December 27, 2010

Inbox Snoop Hubby Charged With Hacking

Crime, News No Comments

You could face criminal charges for snooping on an inbox

A man in Detroit is facing charges for snooping in his wife’s inbox. His crime is related to a computer crimes statute generally used to address hackers and activity in connection with fraud.

Oakland County Prosecutor Jessica Cooper told the Detroit Free Press that the statute extended to personal e-mail because the inbox was password-protected and the husband downloaded the woman’s e-mails to use them in a “very contentious way.”

This “very contentious” way, is the fact that he was using said e-mails to prove that his wife was having an affair.

“I’ve been a defense attorney for 34 years and I’ve never seen anything like this,” the man’s defense attorney, Leon Weiss said in response to the charges. “This is a hacking statute, the kind of statute they use if you try to break into a government system or private business for some nefarious purpose. It’s to protect against identity fraud, to keep somebody from taking somebody’s intellectual property or trade secrets. I have to ask: Don’t the prosecutors have more important things to do with their time?”

Their defense is that the wife had no reasonable expectation of privacy because she kept the password in a notebook by the computer that couple shared.

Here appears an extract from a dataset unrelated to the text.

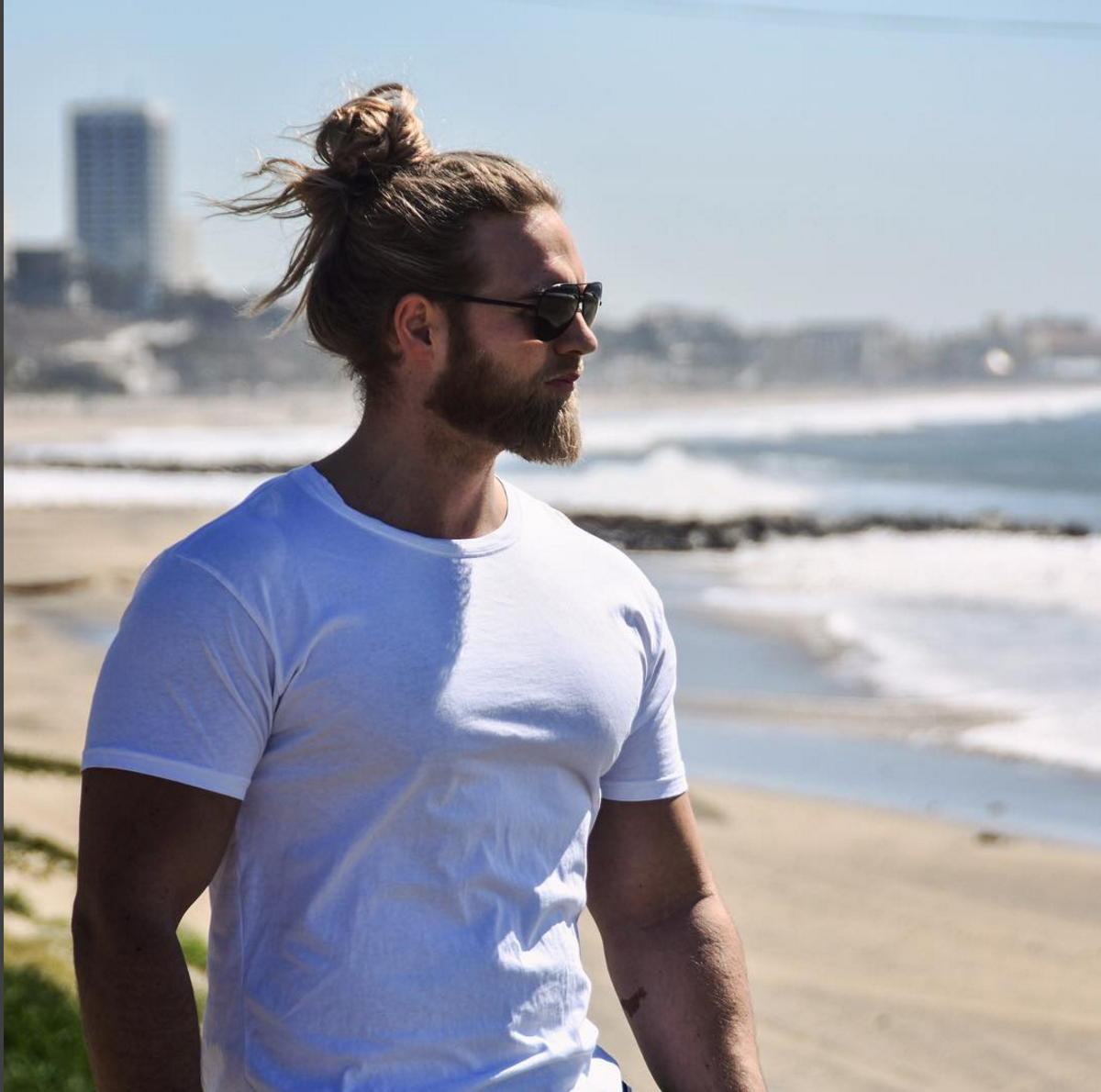 Lasse Matberg, 15 Scatti dell'Ufficiale Vichingo Che sta Facendo Impazzire il Web!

Andrew Moseman at Discovery’s Discoblog quotes Deborah McKelvy, an attorney not related to the case: “What’s the difference between that and parents who get on their kids’ Facebook accounts? You’re going to have to start prosecuting a whole bunch of parents.”

It’s a complete mess, but let’s be honest. As juicy the dinner party fodder as this case may provide, all we want to know whether we can get in trouble for snooping like that here in Los Angeles.

Apparently, you can. It’s a federal crime to gain unauthorized access to e-mail, Facebook, Twitter, etc. Can an intruder use the expectation of privacy excuse? Of course, there is always a defense. Just know one thing: by admitting you looked at someone’s e-mail, even if you’re doing it to prove they’re doing something wrong, you are exposing yourself to criminal liability.

(We find it amazing that our inboxes are protected but our panties and sheets can still be shipped off to be analyzed for other people’s DNA.)

We’ve said it before and we’ll say it again: there’s no right or wrong in this world. There’s only legal fees.